Text provided:
RESEARCHERS have suggested that nuclear bomb tests during the Cold War may have altered rainfall patterns in Shetland – despite detonations taking place thousands of miles away.

A team of scientists from universities in Reading, Bath and Bristol studied data from 1962 to 1964 from Met Office weather stations in Lerwick and at Kew near London.

They wanted to see if electric charges released by radiation from test detonations – usually carried out by the US and the Soviet Union in areas like Nevada and the Pacific and Arctic islands in the 1950s and 1960s – affected rainclouds.

Scientists concluded that there was “significant changes occurred in daily rainfall distribution” at the Shetland weather station outside of normal pollution.

The study compared days with high and low radioactively-generated charge, with scientists finding that clouds were visibly thicker, while there was 24 per cent more rain on average on the days with more radioactivity.

Lead author and professor of atmospheric physics at the University of Reading professor Giles Harrison said: “By studying the radioactivity released from Cold War weapons tests, scientists at the time learnt about atmospheric circulation patterns. We have now reused this data to examine the effect on rainfall.

“The politically charged atmosphere of the Cold War led to a nuclear arms race and worldwide anxiety. Decades later, that global cloud has yielded a silver lining, in giving us a unique way to study how electric charge affects rain.”

Given problem: Rewrite the section of the rainfall passage that begins with the words containing "They wanted to" and ends with "with more radioactivity.", replacing "thicker" with "denser". Rely only on the rainfall passage.

Supplied information:
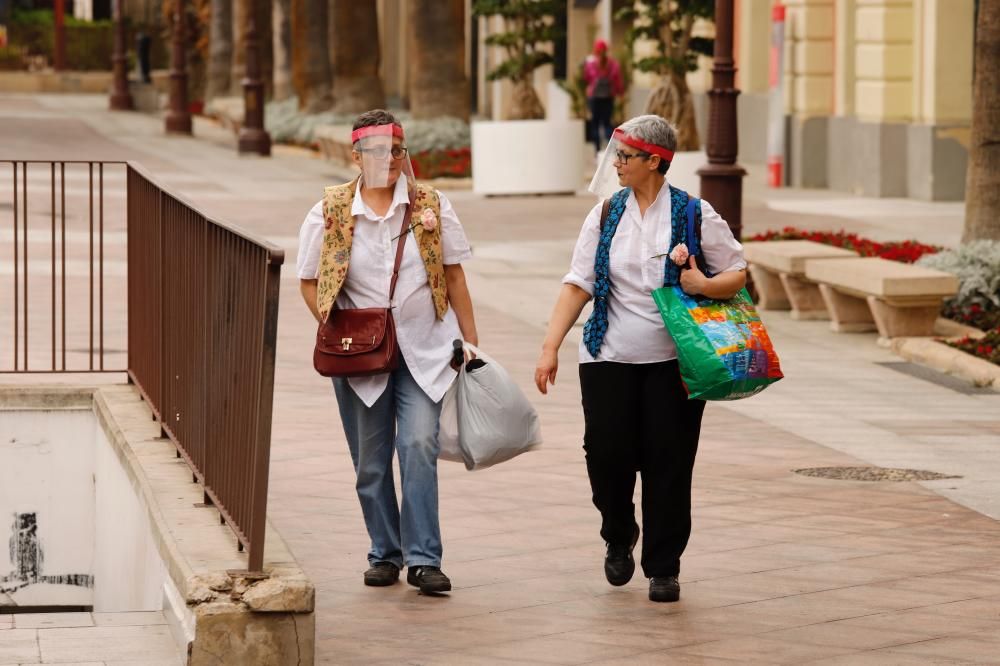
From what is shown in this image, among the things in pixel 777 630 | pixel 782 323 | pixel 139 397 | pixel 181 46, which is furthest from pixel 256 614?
pixel 181 46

Task output:
They wanted to see if electric charges released by radiation from test detonations – usually carried out by the US and the Soviet Union in areas like Nevada and the Pacific and Arctic islands in the 1950s and 1960s – affected rainclouds.

Scientists concluded that there was “significant changes occurred in daily rainfall distribution” at the Shetland weather station outside of normal pollution.

The study compared days with high and low radioactively-generated charge, with scientists finding that clouds were visibly denser, while there was 24 per cent more rain on average on the days with more radioactivity.